# Sumber
Flat Tax Vs Progressive Tax Mana Lebih Adil?

Dalam kunjungannya ke Indonesia baru-baru ini Arthur Laffer, seorang ekonom asal Amerika bertemu dengan Menteri Keuangan Sri Mulyani. Ia terkenal dengan Kurva Laffer-nya di era tahun 1970-an yaitu konsep bahwa ada batas maksimal besaran tarif Pajak Penghasilan dalam upaya memperoleh penerimaan negara yang optimal. Laffer melontarkan usulan agar pemerintah Indonesia mempertimbangkan penerapan Flat Tax dalam kebijakan penetapan tarif Pajak Penghasilan (PPh) Wajib Pajak Orang Pribadi.

Kemudian pada saat acara Economy Update 2025 yang diselenggarakan oleh CNBC Indonesia, Laffer menyampaikan bahwa ia yakin Indonesia mampu mencapai pertumbuhan ekonomi 8%. Salah satu langkah penting yang dapat dilakukan dari sisi pajak adalah dengan menerapkan struktur pajak “Low Rate, Broad-Based, and Flat Tax”. Dengan struktur ini diharapkan bahwa tarif pajak rendah (low rate) akan memberi stimulus bagi individu serta badan usaha untuk lebih giat melakukan aktivitas ekonomi dan investasi.

# Data Hasil Ekstraksi

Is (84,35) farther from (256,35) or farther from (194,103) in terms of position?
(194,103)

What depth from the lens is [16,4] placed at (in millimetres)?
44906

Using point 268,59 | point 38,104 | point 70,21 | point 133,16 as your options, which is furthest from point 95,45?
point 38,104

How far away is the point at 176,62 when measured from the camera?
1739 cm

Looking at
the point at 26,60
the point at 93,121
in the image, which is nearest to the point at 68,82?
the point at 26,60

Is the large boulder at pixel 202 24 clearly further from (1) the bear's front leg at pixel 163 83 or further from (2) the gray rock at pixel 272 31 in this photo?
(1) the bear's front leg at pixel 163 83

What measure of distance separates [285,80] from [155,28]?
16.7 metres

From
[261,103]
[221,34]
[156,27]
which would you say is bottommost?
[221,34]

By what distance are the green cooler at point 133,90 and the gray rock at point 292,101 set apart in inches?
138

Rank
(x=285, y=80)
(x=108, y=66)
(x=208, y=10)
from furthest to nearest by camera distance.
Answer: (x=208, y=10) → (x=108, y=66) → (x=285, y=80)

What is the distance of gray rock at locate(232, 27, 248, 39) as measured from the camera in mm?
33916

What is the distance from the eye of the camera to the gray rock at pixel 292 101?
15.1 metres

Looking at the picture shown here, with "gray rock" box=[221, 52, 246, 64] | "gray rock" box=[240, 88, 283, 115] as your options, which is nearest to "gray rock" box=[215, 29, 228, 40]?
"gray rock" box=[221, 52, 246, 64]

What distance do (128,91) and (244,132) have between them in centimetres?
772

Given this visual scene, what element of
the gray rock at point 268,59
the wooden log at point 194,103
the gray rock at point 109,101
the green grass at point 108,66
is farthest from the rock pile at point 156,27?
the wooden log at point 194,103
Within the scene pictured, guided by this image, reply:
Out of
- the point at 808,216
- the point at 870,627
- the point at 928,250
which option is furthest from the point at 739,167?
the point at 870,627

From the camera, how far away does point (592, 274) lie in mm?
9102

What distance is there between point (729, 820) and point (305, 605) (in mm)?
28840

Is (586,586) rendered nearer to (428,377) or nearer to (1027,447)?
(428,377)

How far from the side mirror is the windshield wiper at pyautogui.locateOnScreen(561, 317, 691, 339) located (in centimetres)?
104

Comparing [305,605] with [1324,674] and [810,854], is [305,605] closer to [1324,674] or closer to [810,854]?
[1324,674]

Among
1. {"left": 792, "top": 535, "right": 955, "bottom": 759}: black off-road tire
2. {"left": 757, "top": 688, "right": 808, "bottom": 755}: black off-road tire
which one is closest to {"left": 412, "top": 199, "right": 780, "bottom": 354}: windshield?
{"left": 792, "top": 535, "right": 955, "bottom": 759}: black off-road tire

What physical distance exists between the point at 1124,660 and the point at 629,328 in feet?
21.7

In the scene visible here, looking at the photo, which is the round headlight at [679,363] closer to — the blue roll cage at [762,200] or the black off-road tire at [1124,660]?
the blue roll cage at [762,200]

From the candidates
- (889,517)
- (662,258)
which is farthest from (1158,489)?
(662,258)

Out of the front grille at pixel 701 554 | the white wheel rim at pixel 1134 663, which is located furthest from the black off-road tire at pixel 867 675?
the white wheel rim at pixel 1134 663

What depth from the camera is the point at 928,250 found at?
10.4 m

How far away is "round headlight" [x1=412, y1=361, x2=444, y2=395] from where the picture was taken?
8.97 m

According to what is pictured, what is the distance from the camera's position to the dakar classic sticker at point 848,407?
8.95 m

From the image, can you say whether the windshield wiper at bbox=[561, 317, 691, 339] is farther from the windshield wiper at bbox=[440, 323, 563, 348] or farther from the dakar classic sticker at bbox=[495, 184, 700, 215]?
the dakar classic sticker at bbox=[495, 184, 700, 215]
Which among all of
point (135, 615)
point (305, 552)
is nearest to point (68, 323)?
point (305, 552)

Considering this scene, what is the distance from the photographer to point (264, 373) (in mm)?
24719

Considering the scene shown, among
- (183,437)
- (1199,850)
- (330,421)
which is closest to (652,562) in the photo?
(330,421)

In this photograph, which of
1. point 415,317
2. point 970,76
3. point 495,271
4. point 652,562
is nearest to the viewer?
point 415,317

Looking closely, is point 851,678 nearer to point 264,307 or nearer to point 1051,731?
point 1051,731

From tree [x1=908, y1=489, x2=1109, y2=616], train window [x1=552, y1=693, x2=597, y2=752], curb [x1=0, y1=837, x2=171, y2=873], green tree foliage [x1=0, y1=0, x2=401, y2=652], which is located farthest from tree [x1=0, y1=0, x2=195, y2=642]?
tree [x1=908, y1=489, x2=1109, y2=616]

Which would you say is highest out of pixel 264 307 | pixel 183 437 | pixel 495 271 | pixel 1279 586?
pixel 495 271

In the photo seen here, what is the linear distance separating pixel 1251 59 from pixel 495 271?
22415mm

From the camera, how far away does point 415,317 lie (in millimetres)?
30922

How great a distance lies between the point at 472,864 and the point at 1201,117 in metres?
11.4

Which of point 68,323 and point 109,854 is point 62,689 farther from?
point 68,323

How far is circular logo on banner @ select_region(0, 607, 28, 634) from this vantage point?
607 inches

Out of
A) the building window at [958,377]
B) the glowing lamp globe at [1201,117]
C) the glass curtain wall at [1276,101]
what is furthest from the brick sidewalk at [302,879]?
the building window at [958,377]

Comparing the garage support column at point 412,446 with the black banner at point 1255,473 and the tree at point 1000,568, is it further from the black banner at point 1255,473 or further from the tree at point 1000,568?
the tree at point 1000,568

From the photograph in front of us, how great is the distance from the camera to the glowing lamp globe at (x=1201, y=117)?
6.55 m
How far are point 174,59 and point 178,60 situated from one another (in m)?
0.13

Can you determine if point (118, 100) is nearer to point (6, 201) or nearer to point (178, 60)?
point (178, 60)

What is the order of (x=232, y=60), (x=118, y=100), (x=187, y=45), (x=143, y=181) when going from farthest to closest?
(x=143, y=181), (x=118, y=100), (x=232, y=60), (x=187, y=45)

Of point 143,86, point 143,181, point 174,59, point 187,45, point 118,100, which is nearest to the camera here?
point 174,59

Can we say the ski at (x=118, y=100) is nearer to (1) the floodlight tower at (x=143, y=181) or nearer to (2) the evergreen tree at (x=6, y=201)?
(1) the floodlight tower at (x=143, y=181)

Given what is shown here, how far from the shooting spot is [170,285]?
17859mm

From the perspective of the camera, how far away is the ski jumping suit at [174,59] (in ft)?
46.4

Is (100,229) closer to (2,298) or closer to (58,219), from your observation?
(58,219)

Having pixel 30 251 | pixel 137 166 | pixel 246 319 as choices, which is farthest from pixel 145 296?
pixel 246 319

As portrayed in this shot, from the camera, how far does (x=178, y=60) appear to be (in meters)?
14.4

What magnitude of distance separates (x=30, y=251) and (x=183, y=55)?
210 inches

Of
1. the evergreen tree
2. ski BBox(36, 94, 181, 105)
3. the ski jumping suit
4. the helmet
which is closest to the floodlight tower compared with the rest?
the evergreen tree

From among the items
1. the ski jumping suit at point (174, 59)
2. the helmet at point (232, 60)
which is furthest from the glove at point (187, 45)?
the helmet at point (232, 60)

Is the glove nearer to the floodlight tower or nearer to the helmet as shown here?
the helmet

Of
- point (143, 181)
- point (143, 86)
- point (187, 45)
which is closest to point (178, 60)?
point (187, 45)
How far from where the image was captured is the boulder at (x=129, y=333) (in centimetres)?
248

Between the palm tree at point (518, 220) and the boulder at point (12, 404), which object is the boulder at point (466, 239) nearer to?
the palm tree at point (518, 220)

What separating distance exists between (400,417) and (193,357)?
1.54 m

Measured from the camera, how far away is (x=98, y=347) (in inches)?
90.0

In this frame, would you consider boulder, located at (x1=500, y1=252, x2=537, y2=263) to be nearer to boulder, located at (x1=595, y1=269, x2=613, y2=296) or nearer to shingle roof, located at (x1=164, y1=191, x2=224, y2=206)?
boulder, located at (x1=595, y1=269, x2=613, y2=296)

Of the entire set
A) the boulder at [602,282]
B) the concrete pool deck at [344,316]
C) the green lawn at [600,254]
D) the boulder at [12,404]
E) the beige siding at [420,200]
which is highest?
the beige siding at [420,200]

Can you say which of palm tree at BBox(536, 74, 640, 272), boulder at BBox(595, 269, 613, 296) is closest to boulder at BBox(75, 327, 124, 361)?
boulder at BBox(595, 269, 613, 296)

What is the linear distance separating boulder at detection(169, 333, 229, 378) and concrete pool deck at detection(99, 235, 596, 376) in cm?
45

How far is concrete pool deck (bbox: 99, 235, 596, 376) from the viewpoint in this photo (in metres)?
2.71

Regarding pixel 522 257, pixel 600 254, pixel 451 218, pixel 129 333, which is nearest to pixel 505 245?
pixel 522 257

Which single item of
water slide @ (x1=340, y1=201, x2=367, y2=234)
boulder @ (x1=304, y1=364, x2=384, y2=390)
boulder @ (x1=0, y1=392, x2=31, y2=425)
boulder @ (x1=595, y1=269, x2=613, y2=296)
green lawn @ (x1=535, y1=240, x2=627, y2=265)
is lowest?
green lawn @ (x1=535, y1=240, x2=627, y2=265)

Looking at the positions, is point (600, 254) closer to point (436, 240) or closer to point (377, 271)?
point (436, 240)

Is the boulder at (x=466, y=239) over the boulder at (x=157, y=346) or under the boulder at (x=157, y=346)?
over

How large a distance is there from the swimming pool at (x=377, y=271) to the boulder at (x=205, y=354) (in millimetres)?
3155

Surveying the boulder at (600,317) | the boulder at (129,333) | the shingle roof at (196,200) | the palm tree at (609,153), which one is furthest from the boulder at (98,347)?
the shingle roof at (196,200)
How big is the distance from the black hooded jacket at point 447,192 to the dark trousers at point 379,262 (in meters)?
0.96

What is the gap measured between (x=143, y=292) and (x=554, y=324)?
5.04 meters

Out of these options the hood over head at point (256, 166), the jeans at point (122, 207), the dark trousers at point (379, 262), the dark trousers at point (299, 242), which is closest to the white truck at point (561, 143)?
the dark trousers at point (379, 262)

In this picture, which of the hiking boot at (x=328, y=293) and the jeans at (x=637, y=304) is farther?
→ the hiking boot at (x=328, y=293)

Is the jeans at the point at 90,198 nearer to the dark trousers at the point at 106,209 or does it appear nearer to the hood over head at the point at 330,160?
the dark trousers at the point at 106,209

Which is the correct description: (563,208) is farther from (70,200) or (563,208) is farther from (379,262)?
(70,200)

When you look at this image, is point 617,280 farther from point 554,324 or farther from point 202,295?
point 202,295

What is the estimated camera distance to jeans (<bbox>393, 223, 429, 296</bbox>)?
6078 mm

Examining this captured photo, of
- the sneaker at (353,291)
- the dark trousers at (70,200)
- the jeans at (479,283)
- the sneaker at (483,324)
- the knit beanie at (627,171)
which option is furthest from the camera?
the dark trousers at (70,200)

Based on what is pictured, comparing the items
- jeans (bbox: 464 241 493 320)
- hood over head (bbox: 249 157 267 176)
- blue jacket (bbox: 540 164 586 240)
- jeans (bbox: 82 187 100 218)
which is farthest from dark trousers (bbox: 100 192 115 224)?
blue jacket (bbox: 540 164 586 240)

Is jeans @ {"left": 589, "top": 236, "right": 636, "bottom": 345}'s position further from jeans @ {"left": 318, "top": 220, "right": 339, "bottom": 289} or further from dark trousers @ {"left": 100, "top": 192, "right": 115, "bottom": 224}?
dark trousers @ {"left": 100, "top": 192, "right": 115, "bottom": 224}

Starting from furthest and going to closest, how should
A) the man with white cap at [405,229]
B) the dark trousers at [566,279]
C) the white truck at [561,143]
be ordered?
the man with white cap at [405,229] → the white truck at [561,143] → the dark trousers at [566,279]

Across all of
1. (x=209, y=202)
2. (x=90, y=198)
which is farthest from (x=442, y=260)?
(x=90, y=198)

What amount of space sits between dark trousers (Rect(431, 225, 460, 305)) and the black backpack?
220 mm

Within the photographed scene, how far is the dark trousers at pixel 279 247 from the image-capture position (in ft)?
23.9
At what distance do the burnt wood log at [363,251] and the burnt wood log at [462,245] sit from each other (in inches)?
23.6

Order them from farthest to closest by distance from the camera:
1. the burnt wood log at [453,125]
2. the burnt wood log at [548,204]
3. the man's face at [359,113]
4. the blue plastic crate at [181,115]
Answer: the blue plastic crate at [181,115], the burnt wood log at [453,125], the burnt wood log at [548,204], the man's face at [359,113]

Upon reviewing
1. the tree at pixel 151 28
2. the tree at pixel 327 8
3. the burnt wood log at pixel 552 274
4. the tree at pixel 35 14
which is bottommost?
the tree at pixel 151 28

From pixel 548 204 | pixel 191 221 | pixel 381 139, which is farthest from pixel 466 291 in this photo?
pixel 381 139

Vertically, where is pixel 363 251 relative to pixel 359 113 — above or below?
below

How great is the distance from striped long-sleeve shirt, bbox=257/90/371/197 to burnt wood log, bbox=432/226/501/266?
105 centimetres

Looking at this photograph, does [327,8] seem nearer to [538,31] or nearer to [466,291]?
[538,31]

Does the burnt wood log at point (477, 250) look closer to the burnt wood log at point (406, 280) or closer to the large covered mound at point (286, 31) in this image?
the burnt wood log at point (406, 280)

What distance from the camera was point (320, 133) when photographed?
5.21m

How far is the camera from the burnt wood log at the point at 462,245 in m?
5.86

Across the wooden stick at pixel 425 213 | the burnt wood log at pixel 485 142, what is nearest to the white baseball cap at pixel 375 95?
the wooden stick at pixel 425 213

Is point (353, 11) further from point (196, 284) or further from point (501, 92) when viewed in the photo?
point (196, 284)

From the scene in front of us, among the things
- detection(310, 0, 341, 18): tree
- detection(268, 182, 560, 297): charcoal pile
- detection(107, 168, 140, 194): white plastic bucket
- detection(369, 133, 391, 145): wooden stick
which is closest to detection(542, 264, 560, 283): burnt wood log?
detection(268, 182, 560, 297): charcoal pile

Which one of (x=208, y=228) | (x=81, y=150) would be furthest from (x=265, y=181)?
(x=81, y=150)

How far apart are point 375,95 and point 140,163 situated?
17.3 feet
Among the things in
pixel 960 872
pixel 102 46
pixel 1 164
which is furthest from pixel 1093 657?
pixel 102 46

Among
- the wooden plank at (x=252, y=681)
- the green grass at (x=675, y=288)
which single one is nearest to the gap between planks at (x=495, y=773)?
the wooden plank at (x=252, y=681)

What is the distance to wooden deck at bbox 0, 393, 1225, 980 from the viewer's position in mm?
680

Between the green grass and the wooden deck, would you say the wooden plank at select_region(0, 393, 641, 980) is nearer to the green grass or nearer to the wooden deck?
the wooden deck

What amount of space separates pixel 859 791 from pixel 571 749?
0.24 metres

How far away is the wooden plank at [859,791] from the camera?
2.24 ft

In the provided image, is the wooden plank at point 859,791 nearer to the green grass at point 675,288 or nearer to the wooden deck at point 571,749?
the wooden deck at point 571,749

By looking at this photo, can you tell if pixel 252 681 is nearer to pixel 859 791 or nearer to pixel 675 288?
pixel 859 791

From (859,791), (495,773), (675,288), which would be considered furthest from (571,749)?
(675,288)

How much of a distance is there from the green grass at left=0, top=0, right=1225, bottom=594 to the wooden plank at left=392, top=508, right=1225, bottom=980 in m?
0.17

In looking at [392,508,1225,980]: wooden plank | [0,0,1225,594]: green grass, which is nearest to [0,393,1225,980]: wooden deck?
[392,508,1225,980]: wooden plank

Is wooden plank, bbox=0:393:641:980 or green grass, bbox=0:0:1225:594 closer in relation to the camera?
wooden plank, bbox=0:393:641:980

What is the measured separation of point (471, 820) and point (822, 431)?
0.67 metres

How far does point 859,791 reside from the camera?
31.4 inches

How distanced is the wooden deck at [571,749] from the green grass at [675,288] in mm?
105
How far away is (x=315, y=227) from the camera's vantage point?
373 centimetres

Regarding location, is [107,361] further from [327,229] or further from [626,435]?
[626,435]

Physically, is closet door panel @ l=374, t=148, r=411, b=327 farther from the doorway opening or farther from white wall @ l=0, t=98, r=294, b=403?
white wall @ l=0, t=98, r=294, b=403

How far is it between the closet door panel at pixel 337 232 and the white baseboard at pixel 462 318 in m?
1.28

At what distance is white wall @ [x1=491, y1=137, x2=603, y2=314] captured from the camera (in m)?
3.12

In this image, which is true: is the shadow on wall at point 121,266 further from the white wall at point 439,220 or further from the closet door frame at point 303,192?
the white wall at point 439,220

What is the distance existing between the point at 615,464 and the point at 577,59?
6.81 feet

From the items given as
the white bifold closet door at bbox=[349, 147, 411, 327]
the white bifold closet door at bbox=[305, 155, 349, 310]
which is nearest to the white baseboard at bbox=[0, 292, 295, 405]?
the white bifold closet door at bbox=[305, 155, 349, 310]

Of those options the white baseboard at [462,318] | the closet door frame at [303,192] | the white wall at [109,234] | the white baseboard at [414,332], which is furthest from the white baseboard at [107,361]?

# Soal Latihan
Ketik ulang persis bagian dari teks tentang flat tax, yaitu bagian yang dibuka dengan kata-kata berisi "Flat Tax Vs" dan ditutup dengan "Pajak Orang Pribadi.".

# Jawaban Latihan
Flat Tax Vs Progressive Tax Mana Lebih Adil?

Dalam kunjungannya ke Indonesia baru-baru ini Arthur Laffer, seorang ekonom asal Amerika bertemu dengan Menteri Keuangan Sri Mulyani. Ia terkenal dengan Kurva Laffer-nya di era tahun 1970-an yaitu konsep bahwa ada batas maksimal besaran tarif Pajak Penghasilan dalam upaya memperoleh penerimaan negara yang optimal. Laffer melontarkan usulan agar pemerintah Indonesia mempertimbangkan penerapan Flat Tax dalam kebijakan penetapan tarif Pajak Penghasilan (PPh) Wajib Pajak Orang Pribadi.